While some plans are criticized as ill-thought-through, others are being delayed. Legislation designed to override the Brexit deal relating to Northern Ireland has been pushed back to Monday amid concerns that it breaches international law. The date of a joint speech on the economy from Johnson and Chancellor Rishi Sunak looks set to slip to next month.

Meanwhile Westminster buzzes with chatter of a looming ministerial reshuffle, with those who failed to back him strongly enough this week potentially in line for demotion.

Uncertain Future

Johnson’s premiership remains highly uncertain. There is now no doubt about the scale of unhappiness among Conservative MPs; the only questions that remain are about the next moment to strike. He is nominally safe from another no-confidence vote for 12 months, but that could be shortened with a straightforward rule change.

Boris Johnson Clings to Power, But Question Is for How Long

Imminent dangers include two key by-elections (special elections for individual seats) on June 23. The Tories are expected to lose both — one to Labour in Wakefield, in northern England’s so-called “red wall”, and the other to the Liberal Democrats in normally safe Tiverton and Honiton, in the south-west. A House of Commons committee is also investigating whether Johnson deliberately misled Parliament over partygate, and looks set to report in October.

What’s unclear is the potential impact of further setbacks. Johnson has already lasted longer in office than many critics thought he would, refusing to resign after becoming the first prime minister found to have broken the law while in office.

Some Tory MPs were buoyed by Johnson’s performance at Wednesday’s Prime Minister’s Questions, his first test since the confidence vote, with many privately gleeful at what they saw as a lackluster performance by Starmer. One Johnson ally said a number of Tory MPs, including some rebels, were impressed with how he performed.
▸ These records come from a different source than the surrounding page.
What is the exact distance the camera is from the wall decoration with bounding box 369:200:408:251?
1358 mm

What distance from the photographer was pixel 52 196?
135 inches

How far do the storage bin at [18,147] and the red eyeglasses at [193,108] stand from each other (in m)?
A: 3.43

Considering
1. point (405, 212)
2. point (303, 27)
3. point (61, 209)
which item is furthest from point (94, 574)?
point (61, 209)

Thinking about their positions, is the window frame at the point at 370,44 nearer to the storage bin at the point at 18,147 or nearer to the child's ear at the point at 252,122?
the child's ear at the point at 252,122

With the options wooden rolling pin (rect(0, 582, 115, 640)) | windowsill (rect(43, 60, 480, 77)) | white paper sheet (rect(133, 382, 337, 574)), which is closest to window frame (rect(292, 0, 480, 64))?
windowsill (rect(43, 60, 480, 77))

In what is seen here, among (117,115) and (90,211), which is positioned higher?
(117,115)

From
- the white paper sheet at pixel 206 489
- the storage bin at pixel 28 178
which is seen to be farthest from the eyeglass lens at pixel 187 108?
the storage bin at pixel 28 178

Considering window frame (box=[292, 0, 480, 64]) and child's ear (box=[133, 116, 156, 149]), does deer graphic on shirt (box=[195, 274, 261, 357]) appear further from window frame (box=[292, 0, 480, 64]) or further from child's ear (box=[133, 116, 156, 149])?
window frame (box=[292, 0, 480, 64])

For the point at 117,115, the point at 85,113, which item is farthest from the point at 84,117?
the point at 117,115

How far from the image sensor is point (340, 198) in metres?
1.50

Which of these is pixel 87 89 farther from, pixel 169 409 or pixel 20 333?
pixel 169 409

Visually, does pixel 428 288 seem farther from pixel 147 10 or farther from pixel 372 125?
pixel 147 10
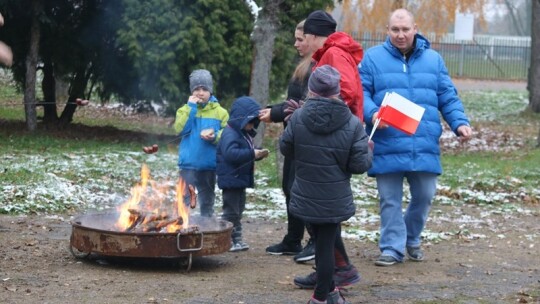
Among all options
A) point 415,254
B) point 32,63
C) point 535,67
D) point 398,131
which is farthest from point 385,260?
point 535,67

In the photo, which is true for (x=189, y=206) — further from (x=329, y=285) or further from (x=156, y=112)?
(x=156, y=112)

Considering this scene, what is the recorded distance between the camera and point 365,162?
21.3ft

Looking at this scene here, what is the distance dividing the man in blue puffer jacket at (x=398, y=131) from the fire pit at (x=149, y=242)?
4.48 feet

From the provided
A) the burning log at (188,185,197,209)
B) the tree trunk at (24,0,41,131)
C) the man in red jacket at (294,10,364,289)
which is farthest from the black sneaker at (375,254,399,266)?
the tree trunk at (24,0,41,131)

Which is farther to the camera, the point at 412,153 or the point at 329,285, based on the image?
the point at 412,153

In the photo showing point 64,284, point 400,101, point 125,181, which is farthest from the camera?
point 125,181

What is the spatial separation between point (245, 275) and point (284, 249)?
Answer: 1.10 meters

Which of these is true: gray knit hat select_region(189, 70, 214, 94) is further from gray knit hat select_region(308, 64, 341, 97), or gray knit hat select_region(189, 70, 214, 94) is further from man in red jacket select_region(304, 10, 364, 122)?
gray knit hat select_region(308, 64, 341, 97)

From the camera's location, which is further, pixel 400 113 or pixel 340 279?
pixel 400 113

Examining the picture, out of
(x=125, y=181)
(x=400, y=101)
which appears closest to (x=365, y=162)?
(x=400, y=101)

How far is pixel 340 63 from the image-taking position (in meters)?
7.32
Whatever the motivations of the rebels, the latest chapter in Boris Johnson’s dramatic political career ended this week with the prime minister hemmed in by his foes but poised to fight another day, looking over his shoulder for the next looming threat.

With no obvious successor emerging from either his cabinet or restive Conservative backbenches, even a wounded Johnson could limp on for some time yet.